Increasingly, scheduling and resource optimization is conducted under fairness constraints, e.g., proportional-fair (PF) or equal-throughput (ET), which pull the attainable R–E region cognizant of user priorities (Chynonova et al., 2015).

5. Advanced Frameworks: Nonlinearities, Safety Constraints, and Emerging Technologies

Emerging SWIPT research addresses practical nonlinearities, regulation, and advanced applications:

  • Nonlinear Energy Harvesting: Dedicated energy beams may offer gains under deterministic sinusoidal waveforms when the received RF power lies in the rectifier's high-efficiency regime (Luo et al., 12 Sep 2025). Under practical Gaussian signaling, information beams usually suffice for both ID and EH unless non-Gaussian, energy-centric waveforms can be exploited. Null-space-based two-stage optimization achieves >90% computational savings with negligible performance penalty (Luo et al., 12 Sep 2025).
  • Safety Constraints: Power transfer must comply with Specific Absorption Rate (SAR) and Maximum Permissible Exposure (MPE) requirements. Deep-learning-based beamforming designs ensure probabilistic QoS and compliance, using SAR matrices embedded in quadratic constraints (Psomas et al., 2021). mmWave SWIPT with narrow beams enhances MPE compliance; transmit power must be judiciously chosen to coexist with safety boundaries (Psomas et al., 2021).
  • Reconfigurable Intelligent Surfaces (RIS): Active RIS elements with on-board amplification (as opposed to passive phase shifters) bypass the double-fading effect, resulting in superior SWIPT R–E performance. Alternating optimization using SCA and quadratic transforms jointly optimizes RIS coefficients and beamformers, enforcing both IR SINR and ER EH constraints (Ren et al., 2023).
  • Near-field SWIPT: Recent work demonstrates that, in near-field (spherical-wave) conditions, a single beamformer can power multiple users without dedicated energy beams. Hybrid digital/analog beamforming via penalty-based algorithms realizes globally optimal transmission in the near field (Zhang et al., 2023).
  • Optical SWIPT: High-power, long-range SWIPT is also established through spatially separated optical resonant-beam cavities, achieving multi-watt power delivery and multi-Gb/s spectral efficiency over tens of meters. System-level trade-offs include reflector size and cavity length, with performance traced via transfer-matrix models and ABCD formalism (Fang et al., 2021, Bai et al., 2021).
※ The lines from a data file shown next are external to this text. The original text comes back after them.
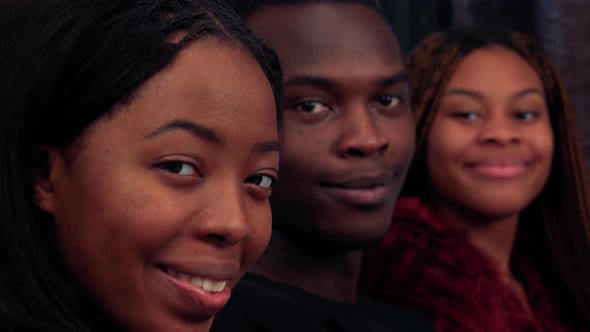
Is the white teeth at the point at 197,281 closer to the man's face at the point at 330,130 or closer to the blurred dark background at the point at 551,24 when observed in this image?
the man's face at the point at 330,130

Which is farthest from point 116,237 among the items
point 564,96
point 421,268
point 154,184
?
point 564,96

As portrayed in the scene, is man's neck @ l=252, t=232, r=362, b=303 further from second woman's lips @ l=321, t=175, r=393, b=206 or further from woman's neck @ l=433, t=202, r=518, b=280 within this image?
woman's neck @ l=433, t=202, r=518, b=280

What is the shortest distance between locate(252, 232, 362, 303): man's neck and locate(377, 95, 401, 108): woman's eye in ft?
0.77

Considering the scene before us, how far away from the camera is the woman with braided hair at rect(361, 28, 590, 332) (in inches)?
68.1

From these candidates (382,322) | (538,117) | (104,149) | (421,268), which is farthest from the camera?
(538,117)

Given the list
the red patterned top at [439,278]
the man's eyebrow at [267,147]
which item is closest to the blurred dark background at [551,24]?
the red patterned top at [439,278]

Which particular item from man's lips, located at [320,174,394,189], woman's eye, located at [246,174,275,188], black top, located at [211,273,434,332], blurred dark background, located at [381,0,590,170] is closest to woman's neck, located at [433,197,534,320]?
black top, located at [211,273,434,332]

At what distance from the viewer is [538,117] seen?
6.03 feet

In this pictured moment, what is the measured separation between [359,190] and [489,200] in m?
0.48

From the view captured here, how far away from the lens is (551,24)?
2.41 metres

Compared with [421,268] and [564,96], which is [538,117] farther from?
A: [421,268]

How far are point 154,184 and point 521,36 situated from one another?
1217 mm

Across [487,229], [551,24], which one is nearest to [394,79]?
[487,229]

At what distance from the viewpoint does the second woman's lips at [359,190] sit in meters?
1.39
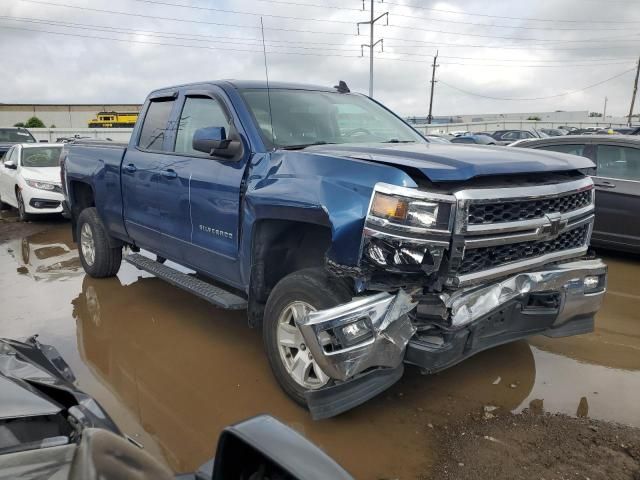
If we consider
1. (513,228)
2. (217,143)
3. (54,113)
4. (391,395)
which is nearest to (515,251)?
(513,228)

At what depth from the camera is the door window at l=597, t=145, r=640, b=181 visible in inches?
268

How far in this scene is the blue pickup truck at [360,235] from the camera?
2.74 metres

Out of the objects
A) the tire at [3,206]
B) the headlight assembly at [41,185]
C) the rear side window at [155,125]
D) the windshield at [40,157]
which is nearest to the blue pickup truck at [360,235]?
the rear side window at [155,125]

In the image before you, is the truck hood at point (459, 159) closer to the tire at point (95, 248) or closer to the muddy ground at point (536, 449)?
the muddy ground at point (536, 449)

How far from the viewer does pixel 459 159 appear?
117 inches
6. Algorithmic and Implementation Aspects

SWIPT resource allocation and transceiver design is enabled by:

  • Convex-optimization (SDR, SCA): SDR is proved tight in various multiuser and MIMO scenarios yielding rank-one beamforming solutions (Qin et al., 2016, Zhang et al., 2023).
  • Lagrange duality and subgradient descent: Dual variables associated with energy, power, and fairness constraints drive optimal adaptation of scheduling and power-splitting policies (Chynonova et al., 2015).
  • Low-complexity two-stage decomposition: In large-scale or null-space-based scenarios, sequential design of WIT and WET beams cuts complexity by orders of magnitude (Luo et al., 12 Sep 2025).
  • Learning-based frameworks: GNN-based SWIPTNet models generalize across both PS and TS receivers with transfer learning, achieving near-optimality with sub-millisecond inference time (Han et al., 6 Feb 2025).
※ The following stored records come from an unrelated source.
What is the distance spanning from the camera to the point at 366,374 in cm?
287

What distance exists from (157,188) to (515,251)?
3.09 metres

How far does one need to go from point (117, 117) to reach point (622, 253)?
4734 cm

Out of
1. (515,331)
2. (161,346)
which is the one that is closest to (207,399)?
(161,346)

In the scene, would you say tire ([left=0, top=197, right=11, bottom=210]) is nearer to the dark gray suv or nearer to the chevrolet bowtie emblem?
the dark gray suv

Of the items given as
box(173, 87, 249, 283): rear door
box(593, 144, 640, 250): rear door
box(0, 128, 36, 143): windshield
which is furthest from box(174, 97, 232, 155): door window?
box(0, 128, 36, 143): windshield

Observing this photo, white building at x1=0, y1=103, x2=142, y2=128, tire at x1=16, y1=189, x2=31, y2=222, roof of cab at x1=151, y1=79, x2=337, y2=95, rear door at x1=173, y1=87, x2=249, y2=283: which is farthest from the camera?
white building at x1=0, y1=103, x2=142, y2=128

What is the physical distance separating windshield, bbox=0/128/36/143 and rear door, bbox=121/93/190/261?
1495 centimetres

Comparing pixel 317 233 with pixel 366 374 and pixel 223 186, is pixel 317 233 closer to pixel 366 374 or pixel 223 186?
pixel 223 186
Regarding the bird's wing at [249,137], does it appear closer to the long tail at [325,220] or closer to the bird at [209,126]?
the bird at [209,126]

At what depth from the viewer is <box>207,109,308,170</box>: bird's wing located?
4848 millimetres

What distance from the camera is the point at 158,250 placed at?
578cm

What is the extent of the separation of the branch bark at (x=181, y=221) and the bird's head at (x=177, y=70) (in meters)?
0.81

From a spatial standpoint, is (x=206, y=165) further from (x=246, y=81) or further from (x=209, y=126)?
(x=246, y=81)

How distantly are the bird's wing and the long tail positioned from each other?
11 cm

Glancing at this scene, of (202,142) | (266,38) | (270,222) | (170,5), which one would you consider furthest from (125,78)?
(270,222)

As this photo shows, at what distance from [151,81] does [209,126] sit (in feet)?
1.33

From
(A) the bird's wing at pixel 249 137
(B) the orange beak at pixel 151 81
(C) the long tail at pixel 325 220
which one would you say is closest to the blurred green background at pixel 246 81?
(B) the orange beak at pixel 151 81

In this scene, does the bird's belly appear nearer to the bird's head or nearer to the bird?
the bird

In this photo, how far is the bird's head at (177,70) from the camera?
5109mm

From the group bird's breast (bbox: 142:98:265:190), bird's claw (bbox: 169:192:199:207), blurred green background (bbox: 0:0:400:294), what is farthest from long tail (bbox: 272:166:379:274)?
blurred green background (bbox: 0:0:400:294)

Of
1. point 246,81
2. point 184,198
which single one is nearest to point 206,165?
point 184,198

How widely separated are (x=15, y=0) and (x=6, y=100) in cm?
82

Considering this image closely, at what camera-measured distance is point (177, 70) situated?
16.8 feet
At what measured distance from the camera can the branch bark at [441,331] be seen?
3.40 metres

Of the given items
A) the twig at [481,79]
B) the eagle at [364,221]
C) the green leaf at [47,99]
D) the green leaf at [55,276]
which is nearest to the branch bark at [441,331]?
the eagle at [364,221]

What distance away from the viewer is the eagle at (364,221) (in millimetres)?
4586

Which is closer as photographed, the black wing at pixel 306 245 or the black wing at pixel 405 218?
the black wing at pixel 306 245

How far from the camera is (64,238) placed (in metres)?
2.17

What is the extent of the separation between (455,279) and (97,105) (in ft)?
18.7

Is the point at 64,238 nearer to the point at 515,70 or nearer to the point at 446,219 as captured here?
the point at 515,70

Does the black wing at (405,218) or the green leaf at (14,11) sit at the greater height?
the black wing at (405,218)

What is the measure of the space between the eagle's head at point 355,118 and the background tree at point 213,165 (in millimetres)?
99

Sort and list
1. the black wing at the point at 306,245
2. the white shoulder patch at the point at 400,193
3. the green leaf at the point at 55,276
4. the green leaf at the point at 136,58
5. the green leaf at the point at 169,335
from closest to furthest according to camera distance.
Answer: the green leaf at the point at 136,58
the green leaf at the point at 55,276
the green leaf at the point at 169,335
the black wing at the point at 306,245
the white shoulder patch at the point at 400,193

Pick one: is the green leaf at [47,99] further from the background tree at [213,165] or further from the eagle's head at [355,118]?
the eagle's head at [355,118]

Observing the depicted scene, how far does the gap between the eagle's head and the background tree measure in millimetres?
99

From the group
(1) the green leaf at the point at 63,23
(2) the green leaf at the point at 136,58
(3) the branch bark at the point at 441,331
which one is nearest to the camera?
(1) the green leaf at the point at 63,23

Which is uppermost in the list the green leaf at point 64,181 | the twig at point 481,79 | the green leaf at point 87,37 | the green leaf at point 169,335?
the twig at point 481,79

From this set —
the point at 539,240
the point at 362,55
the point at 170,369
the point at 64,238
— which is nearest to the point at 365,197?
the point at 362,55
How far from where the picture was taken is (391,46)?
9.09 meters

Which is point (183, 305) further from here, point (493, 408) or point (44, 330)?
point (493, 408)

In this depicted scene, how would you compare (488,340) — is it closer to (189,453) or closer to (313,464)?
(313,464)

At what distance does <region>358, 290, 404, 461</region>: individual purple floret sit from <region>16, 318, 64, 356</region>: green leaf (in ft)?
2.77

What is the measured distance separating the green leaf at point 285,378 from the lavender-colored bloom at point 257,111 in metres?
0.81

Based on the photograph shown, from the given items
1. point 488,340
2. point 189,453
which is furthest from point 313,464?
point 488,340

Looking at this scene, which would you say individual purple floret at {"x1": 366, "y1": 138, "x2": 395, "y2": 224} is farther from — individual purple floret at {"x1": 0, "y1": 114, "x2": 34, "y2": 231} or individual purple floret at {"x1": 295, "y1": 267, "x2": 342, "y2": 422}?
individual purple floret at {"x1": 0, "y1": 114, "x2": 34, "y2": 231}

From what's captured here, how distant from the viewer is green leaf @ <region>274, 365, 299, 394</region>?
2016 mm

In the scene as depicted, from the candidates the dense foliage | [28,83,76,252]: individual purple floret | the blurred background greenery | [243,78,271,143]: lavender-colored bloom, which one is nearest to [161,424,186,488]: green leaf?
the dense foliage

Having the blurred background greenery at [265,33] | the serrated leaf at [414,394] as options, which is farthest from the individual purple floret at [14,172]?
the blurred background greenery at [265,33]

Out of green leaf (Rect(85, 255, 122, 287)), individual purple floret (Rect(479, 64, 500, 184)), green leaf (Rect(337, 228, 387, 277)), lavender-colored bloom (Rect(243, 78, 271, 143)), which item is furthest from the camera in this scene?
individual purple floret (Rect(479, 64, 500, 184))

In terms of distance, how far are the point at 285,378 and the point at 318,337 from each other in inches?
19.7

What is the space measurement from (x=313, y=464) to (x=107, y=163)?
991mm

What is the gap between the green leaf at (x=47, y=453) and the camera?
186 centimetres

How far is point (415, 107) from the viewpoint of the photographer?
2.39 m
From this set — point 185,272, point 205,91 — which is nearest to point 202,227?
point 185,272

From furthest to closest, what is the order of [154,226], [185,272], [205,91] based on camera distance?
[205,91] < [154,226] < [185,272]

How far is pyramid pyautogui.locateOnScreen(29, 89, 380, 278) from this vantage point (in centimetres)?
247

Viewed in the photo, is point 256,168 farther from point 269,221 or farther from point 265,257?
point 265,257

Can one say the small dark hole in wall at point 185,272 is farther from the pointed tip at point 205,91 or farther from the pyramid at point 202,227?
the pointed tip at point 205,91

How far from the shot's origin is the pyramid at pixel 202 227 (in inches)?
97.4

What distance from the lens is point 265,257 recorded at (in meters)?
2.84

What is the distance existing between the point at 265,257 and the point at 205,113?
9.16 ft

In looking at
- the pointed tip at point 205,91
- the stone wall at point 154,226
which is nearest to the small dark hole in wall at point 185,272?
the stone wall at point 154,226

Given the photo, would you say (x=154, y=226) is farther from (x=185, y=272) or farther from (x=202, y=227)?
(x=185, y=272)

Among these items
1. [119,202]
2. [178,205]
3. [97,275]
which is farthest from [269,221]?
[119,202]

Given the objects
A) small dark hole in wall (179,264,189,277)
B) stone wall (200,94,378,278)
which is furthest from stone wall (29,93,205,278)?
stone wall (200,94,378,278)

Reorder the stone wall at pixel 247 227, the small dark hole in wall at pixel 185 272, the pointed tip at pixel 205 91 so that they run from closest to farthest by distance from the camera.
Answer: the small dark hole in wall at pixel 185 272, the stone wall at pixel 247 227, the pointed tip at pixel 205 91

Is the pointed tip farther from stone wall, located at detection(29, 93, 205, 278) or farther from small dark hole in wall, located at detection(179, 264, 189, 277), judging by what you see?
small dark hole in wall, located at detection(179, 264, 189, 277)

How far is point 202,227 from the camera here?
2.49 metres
Circuit-level considerations such as the nonlinear dependence of RF-DC conversion on waveform moments, RF chain losses, and circuit power consumption (as in practical modulation and hardware models) profoundly influence the optimal selection of splitting policy, waveform, and even modulation scheme (Zhou et al., 2012, Clerckx et al., 2018).
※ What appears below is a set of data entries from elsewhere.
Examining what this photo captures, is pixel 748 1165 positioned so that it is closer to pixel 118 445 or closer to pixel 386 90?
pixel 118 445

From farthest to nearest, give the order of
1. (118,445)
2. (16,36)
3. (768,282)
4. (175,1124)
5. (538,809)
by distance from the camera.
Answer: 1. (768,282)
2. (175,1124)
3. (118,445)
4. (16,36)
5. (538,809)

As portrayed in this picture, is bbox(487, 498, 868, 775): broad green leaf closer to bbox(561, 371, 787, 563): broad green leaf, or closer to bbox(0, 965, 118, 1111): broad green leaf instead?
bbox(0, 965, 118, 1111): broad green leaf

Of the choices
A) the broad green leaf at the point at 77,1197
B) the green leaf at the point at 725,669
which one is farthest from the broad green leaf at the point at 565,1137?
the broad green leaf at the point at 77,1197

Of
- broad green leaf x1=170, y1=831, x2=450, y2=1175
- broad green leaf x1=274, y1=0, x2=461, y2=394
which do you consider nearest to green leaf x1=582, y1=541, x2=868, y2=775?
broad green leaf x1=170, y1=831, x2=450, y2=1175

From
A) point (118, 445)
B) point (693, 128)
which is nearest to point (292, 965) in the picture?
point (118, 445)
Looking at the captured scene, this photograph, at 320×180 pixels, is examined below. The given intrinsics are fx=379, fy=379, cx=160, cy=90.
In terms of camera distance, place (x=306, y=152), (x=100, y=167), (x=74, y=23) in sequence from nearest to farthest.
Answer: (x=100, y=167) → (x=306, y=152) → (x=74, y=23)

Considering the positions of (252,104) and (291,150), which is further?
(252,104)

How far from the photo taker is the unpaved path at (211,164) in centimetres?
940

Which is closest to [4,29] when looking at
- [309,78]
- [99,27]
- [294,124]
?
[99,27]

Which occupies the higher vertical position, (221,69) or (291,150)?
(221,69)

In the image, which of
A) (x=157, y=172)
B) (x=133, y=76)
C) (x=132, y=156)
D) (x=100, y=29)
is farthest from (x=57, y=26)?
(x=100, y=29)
7. Research Challenges and Future Prospects

Key open challenges include:

  • Accurate joint modeling of EH circuit nonlinearities and wireless channel effects, particularly under dynamic environments and imperfect CSI (Clerckx et al., 2018, Wei et al., 2021).
  • Cross-layer and application-aware optimization, including co-design with mobile edge computing, federated learning, UAV-enabled networking, and integration with RIS/IRS (Wei et al., 2021).
  • Robust and secure SWIPT, with joint secrecy-rate and nonlinear EH optimization against eavesdropping and ambiguity (Clerckx et al., 2018).
  • Large-scale, learning-driven SWIPT resource control, leveraging deep neural networks and GNNs to master the high-dimensional parameter space and real-time adaptation (Han et al., 6 Feb 2025).
  • Safety-aware design, ensuring compliance with emerging RF health standards using robust and real-time optimization frameworks (Psomas et al., 2021).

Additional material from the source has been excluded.